Be ye therefore followers of God, as most dear children; and walk in love, as Christ also hath loved us, and hath delivered himself for us, an oblation and a sacrifice to God for an odour of sweetness. (Ephesians 5:1–2)

Saint Benedict describes for us in detail and in the most practical way what it means to “walk in love as Christ hath loved us”:

Let them most patiently endure one another’s infirmities, whether of body or of mind. Let them vie with one another in obedience. Let no one follow what he thinketh good for himself, but rather what seemeth good for another.

I have learned, over the years, not to regret my own infirmities, and not to regret yours, whether of body or of mind. On the contrary, I have come to see that where infirmities abound, there God gives scope for charity towards one another, for patience, and, for a confident and unremitting recourse to the grace of Christ. Who does not recognise himself in the Apostle?

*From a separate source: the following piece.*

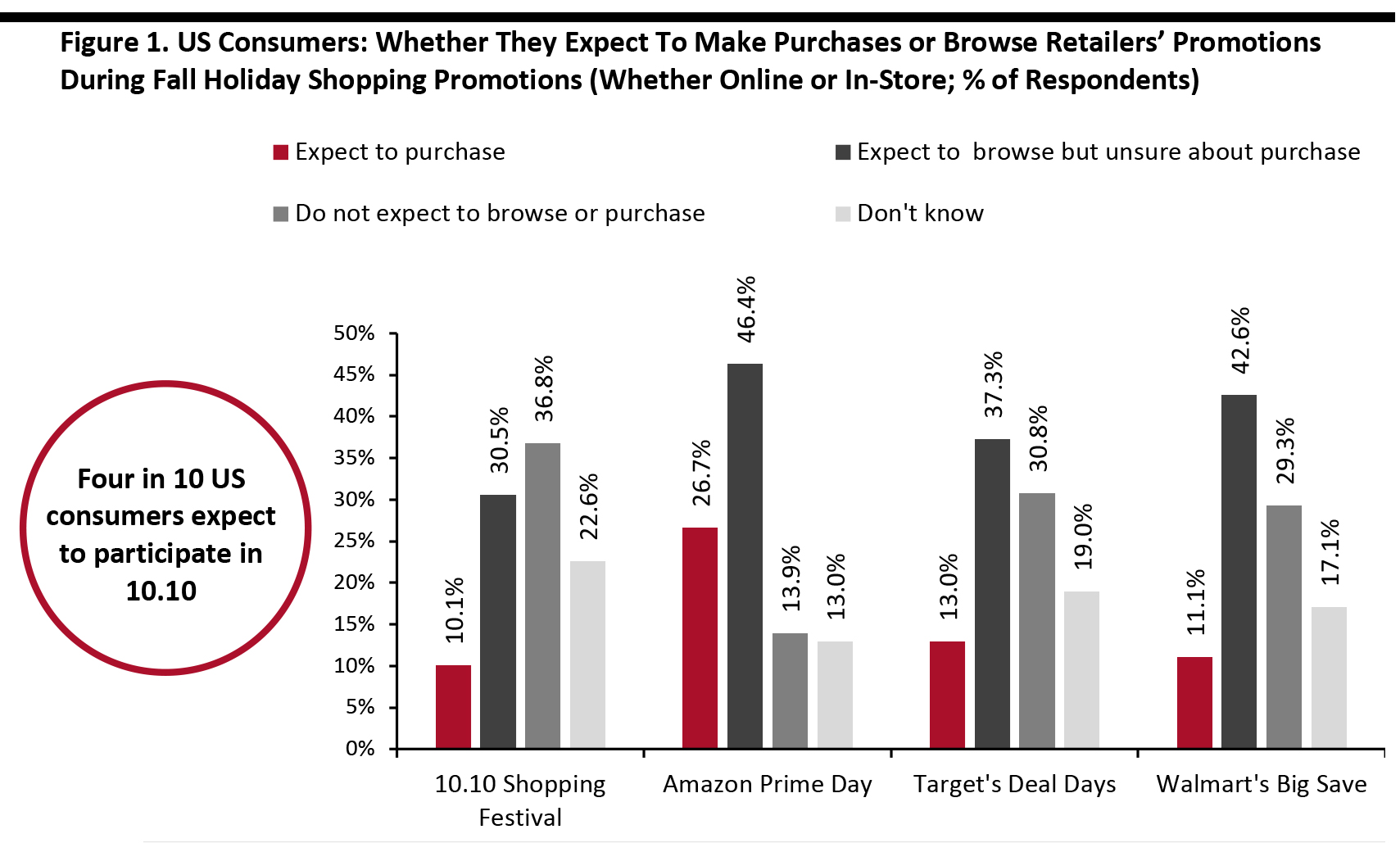 Figure 1. US Consumers: Whether They Expect To Make Purchases or Browse Retailers' Promotions During Fall Holiday Shopping Promotions (Whether Online or In-Store; % of Respondents)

There was given me a sting of my flesh, an angel of Satan, to buffet me. For which thing thrice I besought the Lord, that it might depart from me. And he said to me: My grace is sufficient for thee: for power is made perfect in infirmity. Gladly therefore will I glory in my infirmities, that the power of Christ may dwell in me. For which cause I please myself in my infirmities, in reproaches, in necessities, in persecutions, in distresses, for Christ. For when I am weak, then am I powerful. (2 Corinthians 12:7–10)

This is our life: relying on the grace of Christ deployed in all our infirmities, we are to cherish fraternal charity with chaste love, fear God, love the Abbot with sincere and humble affection, and prefer nothing whatever to Christ. These are the steps of the well–ordered dance. And may Christ, as Saint Benedict concludes in this chapter, “bring us all alike to life everlasting”.